Question

The angular position of a point on the rim of a rotating wheel is given by θ(t) = 4.0t - 3.0t2 + t3, where θ is in radians and t is in seconds. (a) What is θ(0)? What are the angular velocities at (b) t = 2.0 s and (c) t = 4.0 s? (d) What is the average angular acceleration for the time interval that begins at t = 2.0 s and ends at t = 4.0 s? What are the instantaneous angular accelerations at (e) the beginning and (f) the end of this time interval?

Answer 1

Answer:

(a) 0 rad

(b) 4 rad/s

(c) 28 rad/s

(d)  12 rad/s^2

(e) 6 rad/s^2

(f) 18 rad/s^2  

Explanation:

$\theta (t)=4t-3t^{2}+t^{3}$   .... (1)

(a) here, we need to find angular displacement when t = 0 s

Put t = 0 in equation (1), we get

$\theta (t=0)=0$

(b) Angular velocity is defined as the rate of change of angular displacement.

ω = dθ / dt

So, differentiate equation (1) with respect to t.

$\omega =\frac{d\theta }{dt}=4-6t+3t^{2}$   .... (2)

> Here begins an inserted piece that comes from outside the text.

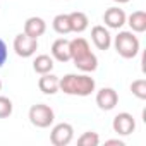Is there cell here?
<instances>
[{"mask_svg": "<svg viewBox=\"0 0 146 146\" xmlns=\"http://www.w3.org/2000/svg\"><path fill=\"white\" fill-rule=\"evenodd\" d=\"M70 45V60L74 62V65L83 70V72H93L98 67V58L91 52L90 43L84 38H74L69 41Z\"/></svg>", "mask_w": 146, "mask_h": 146, "instance_id": "6da1fadb", "label": "cell"}, {"mask_svg": "<svg viewBox=\"0 0 146 146\" xmlns=\"http://www.w3.org/2000/svg\"><path fill=\"white\" fill-rule=\"evenodd\" d=\"M96 88V83L88 74H65L58 79V91L70 96H90Z\"/></svg>", "mask_w": 146, "mask_h": 146, "instance_id": "7a4b0ae2", "label": "cell"}, {"mask_svg": "<svg viewBox=\"0 0 146 146\" xmlns=\"http://www.w3.org/2000/svg\"><path fill=\"white\" fill-rule=\"evenodd\" d=\"M113 45L122 58H134L139 53V40L132 31H120L115 36Z\"/></svg>", "mask_w": 146, "mask_h": 146, "instance_id": "3957f363", "label": "cell"}, {"mask_svg": "<svg viewBox=\"0 0 146 146\" xmlns=\"http://www.w3.org/2000/svg\"><path fill=\"white\" fill-rule=\"evenodd\" d=\"M29 122L35 125V127H40V129H46L53 124L55 120V112L45 105V103H36L29 108Z\"/></svg>", "mask_w": 146, "mask_h": 146, "instance_id": "277c9868", "label": "cell"}, {"mask_svg": "<svg viewBox=\"0 0 146 146\" xmlns=\"http://www.w3.org/2000/svg\"><path fill=\"white\" fill-rule=\"evenodd\" d=\"M74 139V127L67 122H60L57 125H53L52 132H50V143L53 146H67L70 144V141Z\"/></svg>", "mask_w": 146, "mask_h": 146, "instance_id": "5b68a950", "label": "cell"}, {"mask_svg": "<svg viewBox=\"0 0 146 146\" xmlns=\"http://www.w3.org/2000/svg\"><path fill=\"white\" fill-rule=\"evenodd\" d=\"M38 50V40L35 38H29L26 33H19L16 38H14V52L23 57V58H29L36 53Z\"/></svg>", "mask_w": 146, "mask_h": 146, "instance_id": "8992f818", "label": "cell"}, {"mask_svg": "<svg viewBox=\"0 0 146 146\" xmlns=\"http://www.w3.org/2000/svg\"><path fill=\"white\" fill-rule=\"evenodd\" d=\"M112 129L113 132H117L119 136H129L134 132L136 129V120L131 113L127 112H122V113H117L113 117V122H112Z\"/></svg>", "mask_w": 146, "mask_h": 146, "instance_id": "52a82bcc", "label": "cell"}, {"mask_svg": "<svg viewBox=\"0 0 146 146\" xmlns=\"http://www.w3.org/2000/svg\"><path fill=\"white\" fill-rule=\"evenodd\" d=\"M119 103V95L113 88H102L98 93H96V105L108 112V110H113Z\"/></svg>", "mask_w": 146, "mask_h": 146, "instance_id": "ba28073f", "label": "cell"}, {"mask_svg": "<svg viewBox=\"0 0 146 146\" xmlns=\"http://www.w3.org/2000/svg\"><path fill=\"white\" fill-rule=\"evenodd\" d=\"M125 19H127L125 12H124L122 9H119V7H110V9H107L105 14H103V23H105L110 29H120V28L125 24Z\"/></svg>", "mask_w": 146, "mask_h": 146, "instance_id": "9c48e42d", "label": "cell"}, {"mask_svg": "<svg viewBox=\"0 0 146 146\" xmlns=\"http://www.w3.org/2000/svg\"><path fill=\"white\" fill-rule=\"evenodd\" d=\"M91 40L95 43V46L98 50H108L110 45H112V36L108 33V29L105 26H93L91 29Z\"/></svg>", "mask_w": 146, "mask_h": 146, "instance_id": "30bf717a", "label": "cell"}, {"mask_svg": "<svg viewBox=\"0 0 146 146\" xmlns=\"http://www.w3.org/2000/svg\"><path fill=\"white\" fill-rule=\"evenodd\" d=\"M45 31H46V23H45L41 17L33 16V17H28V19H26V23H24V33H26L29 38L38 40L40 36L45 35Z\"/></svg>", "mask_w": 146, "mask_h": 146, "instance_id": "8fae6325", "label": "cell"}, {"mask_svg": "<svg viewBox=\"0 0 146 146\" xmlns=\"http://www.w3.org/2000/svg\"><path fill=\"white\" fill-rule=\"evenodd\" d=\"M52 57L58 62H69L70 60V45L69 40L58 38L52 43Z\"/></svg>", "mask_w": 146, "mask_h": 146, "instance_id": "7c38bea8", "label": "cell"}, {"mask_svg": "<svg viewBox=\"0 0 146 146\" xmlns=\"http://www.w3.org/2000/svg\"><path fill=\"white\" fill-rule=\"evenodd\" d=\"M38 88L45 95H55L58 91V78L53 76L52 72H48V74H41V78L38 81Z\"/></svg>", "mask_w": 146, "mask_h": 146, "instance_id": "4fadbf2b", "label": "cell"}, {"mask_svg": "<svg viewBox=\"0 0 146 146\" xmlns=\"http://www.w3.org/2000/svg\"><path fill=\"white\" fill-rule=\"evenodd\" d=\"M69 23H70V33H83L84 29H88L90 19L84 12H70L69 14Z\"/></svg>", "mask_w": 146, "mask_h": 146, "instance_id": "5bb4252c", "label": "cell"}, {"mask_svg": "<svg viewBox=\"0 0 146 146\" xmlns=\"http://www.w3.org/2000/svg\"><path fill=\"white\" fill-rule=\"evenodd\" d=\"M125 21L129 23V26H131V29H132L134 33H144V31H146V12L136 11V12H132Z\"/></svg>", "mask_w": 146, "mask_h": 146, "instance_id": "9a60e30c", "label": "cell"}, {"mask_svg": "<svg viewBox=\"0 0 146 146\" xmlns=\"http://www.w3.org/2000/svg\"><path fill=\"white\" fill-rule=\"evenodd\" d=\"M53 58L50 57V55H38L36 58H35V62H33V69H35V72H38V74H48V72H52L53 70Z\"/></svg>", "mask_w": 146, "mask_h": 146, "instance_id": "2e32d148", "label": "cell"}, {"mask_svg": "<svg viewBox=\"0 0 146 146\" xmlns=\"http://www.w3.org/2000/svg\"><path fill=\"white\" fill-rule=\"evenodd\" d=\"M52 26H53L55 33H58V35H67V33H70L69 14H58V16H55Z\"/></svg>", "mask_w": 146, "mask_h": 146, "instance_id": "e0dca14e", "label": "cell"}, {"mask_svg": "<svg viewBox=\"0 0 146 146\" xmlns=\"http://www.w3.org/2000/svg\"><path fill=\"white\" fill-rule=\"evenodd\" d=\"M78 144L79 146H98L100 144V136L93 131H86L79 136L78 139Z\"/></svg>", "mask_w": 146, "mask_h": 146, "instance_id": "ac0fdd59", "label": "cell"}, {"mask_svg": "<svg viewBox=\"0 0 146 146\" xmlns=\"http://www.w3.org/2000/svg\"><path fill=\"white\" fill-rule=\"evenodd\" d=\"M131 91L136 98L146 100V79H136L131 84Z\"/></svg>", "mask_w": 146, "mask_h": 146, "instance_id": "d6986e66", "label": "cell"}, {"mask_svg": "<svg viewBox=\"0 0 146 146\" xmlns=\"http://www.w3.org/2000/svg\"><path fill=\"white\" fill-rule=\"evenodd\" d=\"M12 110H14V105L11 102V98L7 96H0V119H7L12 115Z\"/></svg>", "mask_w": 146, "mask_h": 146, "instance_id": "ffe728a7", "label": "cell"}, {"mask_svg": "<svg viewBox=\"0 0 146 146\" xmlns=\"http://www.w3.org/2000/svg\"><path fill=\"white\" fill-rule=\"evenodd\" d=\"M7 58H9V48H7L5 41L0 38V67L7 62Z\"/></svg>", "mask_w": 146, "mask_h": 146, "instance_id": "44dd1931", "label": "cell"}, {"mask_svg": "<svg viewBox=\"0 0 146 146\" xmlns=\"http://www.w3.org/2000/svg\"><path fill=\"white\" fill-rule=\"evenodd\" d=\"M105 144H119V146H124V141H120V139H108Z\"/></svg>", "mask_w": 146, "mask_h": 146, "instance_id": "7402d4cb", "label": "cell"}, {"mask_svg": "<svg viewBox=\"0 0 146 146\" xmlns=\"http://www.w3.org/2000/svg\"><path fill=\"white\" fill-rule=\"evenodd\" d=\"M113 2H117V4H127L129 0H113Z\"/></svg>", "mask_w": 146, "mask_h": 146, "instance_id": "603a6c76", "label": "cell"}, {"mask_svg": "<svg viewBox=\"0 0 146 146\" xmlns=\"http://www.w3.org/2000/svg\"><path fill=\"white\" fill-rule=\"evenodd\" d=\"M0 91H2V81H0Z\"/></svg>", "mask_w": 146, "mask_h": 146, "instance_id": "cb8c5ba5", "label": "cell"}]
</instances>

Angular velocity at t = 2 s

Put t = 2 s in equation (2), we get

ω = 4 - 6 x 2 + 3 x 4 = 4 rad/s

(c) Angular velocity at t = 4 s

Put t = 4 s in equation (2), we get

ω = 4 - 6 x 4 + 3 x 16 = 4 - 24 + 48 = 28 rad/s

(d) Average angular acceleration,

$\alpha =\frac{\omega (t=4s)-\omega (t=2s)}{4-2}$

α = (28 - 4) / 2 = 12 rad/s^2

(e) The rate of change of angular velocity is called angular acceleration.

α = dω / dt

α = - 6 + 6 t

At t = 2 s

α = - 6 + 12 = 6 rad/s^2

(f) At t = 4 s

α = - 6 + 24 = 18 rad/s^2